その後、Microsoftがアルトマン氏の受け入れを表明。OpenAIでは、アルトマン氏の解任を決めた理事会に対する反発が強く、最終的に9割を超える社員が理事の辞任を求める書簡に署名。要求が受け入れられない場合、アルトマン氏がMicrosoftで率いるAIリサーチ部門に加わる可能性を示していた。米報道によると、理事会から暫定CEOに指名されたエメット・シア氏(Twitchの元CEO)も、アルトマン氏の解任の正当性を裏付ける証拠を示すよう理事会に求めていた。

四面楚歌に陥り、組織崩壊の可能性に直面したことで、理事会がアルトマン氏との協議を受け入れ、CEO復帰で合意した。シア氏は、4日間の解任騒動について「全ての関係者が正しい行動をとり、安全性を最大化する道筋でした。この解決の一部になれたことを嬉しく思う」とXに投稿した。

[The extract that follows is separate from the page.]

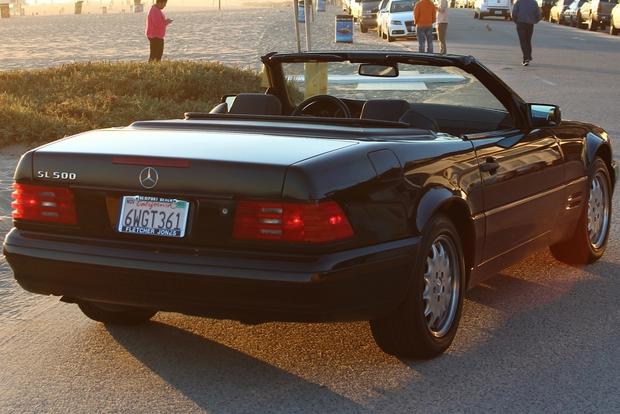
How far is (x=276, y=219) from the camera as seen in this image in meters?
4.83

初期理事は、ラリー・サマーズ元米財務長官、Salesforceの元共同CEOのブレット・テイラー氏(会長に就任)、そしてQuoraのCEO、アダム・ディアンジェロ氏が前理事会から残留した。この初期理事会はOpenAIのガバナンスを再構築し、新たに9人から成る新理事会を組織すると報じられている。

今後解任騒動の経緯の調査が行われるため、アルトマン氏は新理事会から外された。Microsoftから理事が選出される可能性も指摘されているが、注目点はまだ明かされていない前理事会がアルトマン氏の解任に踏み切った理由である。

OpenAIは、「広く利益をもたらす安全なAGI(汎用人工知能)の創造」をミッションに、公益を最優先する非営利組織が営利目的の事業会社を監督する体制になっている。そのOpenAIにおいて、公益優先の立場の理事と、事業の成長を優先するアルトマン氏との意見の相違が解任の背景にあったとの見方が出ている。

米報道によると、OpenAIの理事会は最大の出資者であるMicrosoftにも発表の直前までアルトマン氏の解任を伝えていなかった。社員や重要な関係者にも知らされなかった電撃解任であり、さらに解任後も説明責任を果たしていないことが、理事会に対する強い反発を引き起こした。だが、もしOpenAIのミッションである公益優先のAI開発を脅かす可能性が理由であったのなら、理事会にはCEOを解任する権限が与えられている。また、そうであったのなら、OpenAIだけの問題にとどまらない。米国で進められているAI規制や今後のAI開発にも関わってくる問題になる。

AI開発でリードする米国において、10月末にバイデン大統領が安全なAI開発と利用のための大統領令を発令したが、AI規制はまだ方向性が示された段階に過ぎない。Microsoftは、公益を重んじるOpenAIで開発された技術をパートナーシップを通じて製品に利用することで、安全かつ迅速なAI活用のバランスを保っており、それによってMicrosoftは現在の生成AIブームにおいて強い存在感を示せている。企業による自制が求められる現在のAI開発において、OpenAIは安全で責任あるAI技術の開発と普及において重要な役割を担っている。そのため、解任劇でOpenAIの研究者や社員の大量離脱が起こっていたら、AI開発に対する懸念を強める大きなリスクがあった。